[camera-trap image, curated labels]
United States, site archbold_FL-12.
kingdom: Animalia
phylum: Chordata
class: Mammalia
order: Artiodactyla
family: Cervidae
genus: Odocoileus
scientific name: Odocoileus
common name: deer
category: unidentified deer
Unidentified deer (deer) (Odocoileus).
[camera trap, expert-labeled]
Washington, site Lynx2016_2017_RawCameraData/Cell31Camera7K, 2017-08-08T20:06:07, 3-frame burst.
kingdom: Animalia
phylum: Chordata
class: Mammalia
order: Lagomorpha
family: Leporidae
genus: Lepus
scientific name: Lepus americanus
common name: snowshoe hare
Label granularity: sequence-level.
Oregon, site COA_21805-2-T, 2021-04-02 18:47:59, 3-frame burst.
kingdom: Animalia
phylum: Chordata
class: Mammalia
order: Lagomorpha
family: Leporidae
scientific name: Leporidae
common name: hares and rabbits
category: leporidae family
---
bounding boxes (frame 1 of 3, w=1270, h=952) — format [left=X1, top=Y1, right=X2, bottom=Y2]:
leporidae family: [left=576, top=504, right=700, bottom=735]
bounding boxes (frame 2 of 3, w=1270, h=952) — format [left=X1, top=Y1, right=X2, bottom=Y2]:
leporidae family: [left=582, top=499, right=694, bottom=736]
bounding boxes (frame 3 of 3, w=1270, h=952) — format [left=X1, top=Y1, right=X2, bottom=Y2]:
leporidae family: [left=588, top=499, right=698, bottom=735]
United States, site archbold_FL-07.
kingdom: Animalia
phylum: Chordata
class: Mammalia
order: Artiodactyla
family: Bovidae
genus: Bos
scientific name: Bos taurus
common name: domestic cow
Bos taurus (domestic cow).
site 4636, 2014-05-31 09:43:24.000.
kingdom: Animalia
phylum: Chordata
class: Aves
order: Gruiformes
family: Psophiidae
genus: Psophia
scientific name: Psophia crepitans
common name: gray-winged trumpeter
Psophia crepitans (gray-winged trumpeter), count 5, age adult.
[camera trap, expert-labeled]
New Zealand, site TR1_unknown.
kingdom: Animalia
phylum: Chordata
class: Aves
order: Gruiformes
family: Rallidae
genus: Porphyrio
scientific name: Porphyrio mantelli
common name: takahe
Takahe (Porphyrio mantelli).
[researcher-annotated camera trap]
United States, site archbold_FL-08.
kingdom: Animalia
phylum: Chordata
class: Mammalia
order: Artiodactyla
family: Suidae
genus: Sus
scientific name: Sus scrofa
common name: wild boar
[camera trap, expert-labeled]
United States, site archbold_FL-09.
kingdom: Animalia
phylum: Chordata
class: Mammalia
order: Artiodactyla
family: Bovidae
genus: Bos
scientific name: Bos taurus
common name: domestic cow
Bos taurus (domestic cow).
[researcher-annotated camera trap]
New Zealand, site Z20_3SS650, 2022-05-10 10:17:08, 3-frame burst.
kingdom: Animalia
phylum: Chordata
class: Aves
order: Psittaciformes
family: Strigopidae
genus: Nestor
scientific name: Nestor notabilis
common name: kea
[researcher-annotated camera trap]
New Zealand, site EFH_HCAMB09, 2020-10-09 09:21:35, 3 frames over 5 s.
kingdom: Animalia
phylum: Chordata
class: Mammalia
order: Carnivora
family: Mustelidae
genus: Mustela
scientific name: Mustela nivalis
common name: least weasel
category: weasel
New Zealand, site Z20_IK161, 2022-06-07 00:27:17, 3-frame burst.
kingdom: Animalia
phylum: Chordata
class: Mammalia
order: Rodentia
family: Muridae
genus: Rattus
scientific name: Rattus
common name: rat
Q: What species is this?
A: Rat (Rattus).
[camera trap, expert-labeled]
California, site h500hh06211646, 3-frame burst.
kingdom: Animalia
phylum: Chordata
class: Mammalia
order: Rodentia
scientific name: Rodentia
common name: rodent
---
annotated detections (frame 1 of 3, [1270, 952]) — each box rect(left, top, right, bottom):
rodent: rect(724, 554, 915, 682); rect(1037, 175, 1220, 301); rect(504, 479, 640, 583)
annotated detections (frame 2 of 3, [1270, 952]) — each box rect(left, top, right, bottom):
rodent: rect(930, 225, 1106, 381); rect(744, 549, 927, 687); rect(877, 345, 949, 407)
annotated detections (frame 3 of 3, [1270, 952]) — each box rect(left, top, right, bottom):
-*-*-
**INSTRUCTIONS FOR THE TASK**
Copy out, from the records above, every line that holds the string "genus".

**TASK RESULT**
genus: Odocoileus
genus: Lepus
genus: Bos
genus: Psophia
genus: Porphyrio
genus: Sus
genus: Bos
genus: Nestor
genus: Mustela
genus: Rattus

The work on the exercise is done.